(Data entries)
┄┄┄┄┄┄
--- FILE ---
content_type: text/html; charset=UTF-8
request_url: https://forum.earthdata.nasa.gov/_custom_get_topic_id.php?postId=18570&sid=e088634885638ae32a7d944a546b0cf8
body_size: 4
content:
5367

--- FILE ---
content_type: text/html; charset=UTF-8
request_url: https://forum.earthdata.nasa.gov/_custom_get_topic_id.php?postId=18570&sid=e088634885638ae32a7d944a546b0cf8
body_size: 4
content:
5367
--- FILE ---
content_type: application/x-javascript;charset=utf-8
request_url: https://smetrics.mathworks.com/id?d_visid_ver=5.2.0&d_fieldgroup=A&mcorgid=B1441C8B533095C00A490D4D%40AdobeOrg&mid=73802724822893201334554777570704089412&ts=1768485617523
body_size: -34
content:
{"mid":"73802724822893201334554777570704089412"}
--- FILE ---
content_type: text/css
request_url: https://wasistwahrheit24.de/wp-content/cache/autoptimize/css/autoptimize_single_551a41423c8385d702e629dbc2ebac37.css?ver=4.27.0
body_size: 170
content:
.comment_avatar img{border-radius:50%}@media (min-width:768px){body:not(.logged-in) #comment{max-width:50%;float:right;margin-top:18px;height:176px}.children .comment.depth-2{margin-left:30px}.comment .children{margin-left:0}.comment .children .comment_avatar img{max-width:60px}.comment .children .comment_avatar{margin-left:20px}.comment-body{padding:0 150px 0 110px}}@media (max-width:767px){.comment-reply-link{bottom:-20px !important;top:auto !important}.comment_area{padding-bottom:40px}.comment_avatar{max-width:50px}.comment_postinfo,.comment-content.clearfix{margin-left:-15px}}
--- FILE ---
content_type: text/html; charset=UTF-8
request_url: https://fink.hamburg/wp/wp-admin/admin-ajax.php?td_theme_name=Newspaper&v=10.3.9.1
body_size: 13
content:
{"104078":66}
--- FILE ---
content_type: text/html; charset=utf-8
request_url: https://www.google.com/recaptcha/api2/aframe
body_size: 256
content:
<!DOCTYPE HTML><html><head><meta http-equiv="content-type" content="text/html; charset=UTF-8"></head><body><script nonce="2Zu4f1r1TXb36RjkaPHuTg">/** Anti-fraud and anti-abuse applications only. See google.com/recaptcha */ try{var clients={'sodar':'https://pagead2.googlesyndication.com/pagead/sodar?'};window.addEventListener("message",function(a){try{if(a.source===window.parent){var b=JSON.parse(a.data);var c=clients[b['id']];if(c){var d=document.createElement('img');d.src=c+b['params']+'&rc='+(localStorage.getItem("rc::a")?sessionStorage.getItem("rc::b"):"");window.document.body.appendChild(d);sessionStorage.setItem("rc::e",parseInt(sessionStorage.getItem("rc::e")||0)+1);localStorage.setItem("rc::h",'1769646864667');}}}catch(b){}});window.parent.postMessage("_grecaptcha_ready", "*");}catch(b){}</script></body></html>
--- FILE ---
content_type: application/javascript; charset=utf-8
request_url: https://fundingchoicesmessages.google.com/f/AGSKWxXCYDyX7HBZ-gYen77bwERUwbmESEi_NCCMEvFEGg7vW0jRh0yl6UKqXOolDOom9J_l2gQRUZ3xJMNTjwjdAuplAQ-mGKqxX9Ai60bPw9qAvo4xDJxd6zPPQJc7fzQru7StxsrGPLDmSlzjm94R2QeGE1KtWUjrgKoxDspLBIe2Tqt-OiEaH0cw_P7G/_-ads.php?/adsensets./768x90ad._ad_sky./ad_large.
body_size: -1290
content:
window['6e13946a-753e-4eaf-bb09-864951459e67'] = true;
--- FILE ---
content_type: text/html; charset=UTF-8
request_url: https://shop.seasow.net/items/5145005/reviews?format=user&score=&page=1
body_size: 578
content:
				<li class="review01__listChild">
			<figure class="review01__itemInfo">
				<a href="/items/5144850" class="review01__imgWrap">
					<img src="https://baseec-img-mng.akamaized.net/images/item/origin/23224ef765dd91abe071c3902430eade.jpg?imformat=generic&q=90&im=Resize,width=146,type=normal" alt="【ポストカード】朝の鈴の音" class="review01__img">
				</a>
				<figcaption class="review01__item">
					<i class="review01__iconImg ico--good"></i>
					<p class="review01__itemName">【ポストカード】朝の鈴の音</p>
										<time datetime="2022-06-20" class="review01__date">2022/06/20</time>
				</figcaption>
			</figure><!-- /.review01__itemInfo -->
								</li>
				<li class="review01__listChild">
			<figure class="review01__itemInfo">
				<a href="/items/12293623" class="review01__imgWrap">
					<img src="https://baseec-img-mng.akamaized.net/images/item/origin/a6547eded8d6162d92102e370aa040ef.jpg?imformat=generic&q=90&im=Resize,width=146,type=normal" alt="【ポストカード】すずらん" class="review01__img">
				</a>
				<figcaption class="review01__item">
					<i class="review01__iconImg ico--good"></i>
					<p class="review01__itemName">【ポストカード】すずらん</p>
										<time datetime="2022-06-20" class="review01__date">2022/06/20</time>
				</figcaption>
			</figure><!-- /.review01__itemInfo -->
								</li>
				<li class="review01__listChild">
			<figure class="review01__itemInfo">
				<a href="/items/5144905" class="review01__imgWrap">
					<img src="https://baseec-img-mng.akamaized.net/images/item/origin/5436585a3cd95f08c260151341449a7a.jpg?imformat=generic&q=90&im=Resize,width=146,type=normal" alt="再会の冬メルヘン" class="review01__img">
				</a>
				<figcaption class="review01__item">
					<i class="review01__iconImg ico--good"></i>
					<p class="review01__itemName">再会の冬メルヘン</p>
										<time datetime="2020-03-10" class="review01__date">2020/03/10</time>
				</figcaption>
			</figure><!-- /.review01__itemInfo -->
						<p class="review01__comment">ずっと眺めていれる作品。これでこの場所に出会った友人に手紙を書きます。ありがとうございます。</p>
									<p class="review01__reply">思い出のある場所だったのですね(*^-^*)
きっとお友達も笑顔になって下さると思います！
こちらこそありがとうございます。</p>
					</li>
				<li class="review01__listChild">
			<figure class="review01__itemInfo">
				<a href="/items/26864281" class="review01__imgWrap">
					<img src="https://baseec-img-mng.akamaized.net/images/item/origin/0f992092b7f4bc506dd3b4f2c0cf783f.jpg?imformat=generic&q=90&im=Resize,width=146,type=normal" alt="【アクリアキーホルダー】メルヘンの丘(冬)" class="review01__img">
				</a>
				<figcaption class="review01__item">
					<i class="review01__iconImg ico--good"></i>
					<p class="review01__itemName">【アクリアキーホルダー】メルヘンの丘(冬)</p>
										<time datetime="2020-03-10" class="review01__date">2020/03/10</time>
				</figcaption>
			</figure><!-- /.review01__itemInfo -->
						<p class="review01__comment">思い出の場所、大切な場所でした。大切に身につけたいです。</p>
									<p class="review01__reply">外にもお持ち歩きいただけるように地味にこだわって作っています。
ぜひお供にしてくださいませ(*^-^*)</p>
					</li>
┄┄┄┄┄┄
## WHAT TO WORK ON
Lines from the one containing "こちらこそありがとうございます。</p>" through the final line of the entries are the only ones to print, and each must match exactly.

## SOLVED PROBLEM
こちらこそありがとうございます。</p>
					</li>
				<li class="review01__listChild">
			<figure class="review01__itemInfo">
				<a href="/items/26864281" class="review01__imgWrap">
					<img src="https://baseec-img-mng.akamaized.net/images/item/origin/0f992092b7f4bc506dd3b4f2c0cf783f.jpg?imformat=generic&q=90&im=Resize,width=146,type=normal" alt="【アクリアキーホルダー】メルヘンの丘(冬)" class="review01__img">
				</a>
				<figcaption class="review01__item">
					<i class="review01__iconImg ico--good"></i>
					<p class="review01__itemName">【アクリアキーホルダー】メルヘンの丘(冬)</p>
										<time datetime="2020-03-10" class="review01__date">2020/03/10</time>
				</figcaption>
			</figure><!-- /.review01__itemInfo -->
						<p class="review01__comment">思い出の場所、大切な場所でした。大切に身につけたいです。</p>
									<p class="review01__reply">外にもお持ち歩きいただけるように地味にこだわって作っています。
ぜひお供にしてくださいませ(*^-^*)</p>
					</li>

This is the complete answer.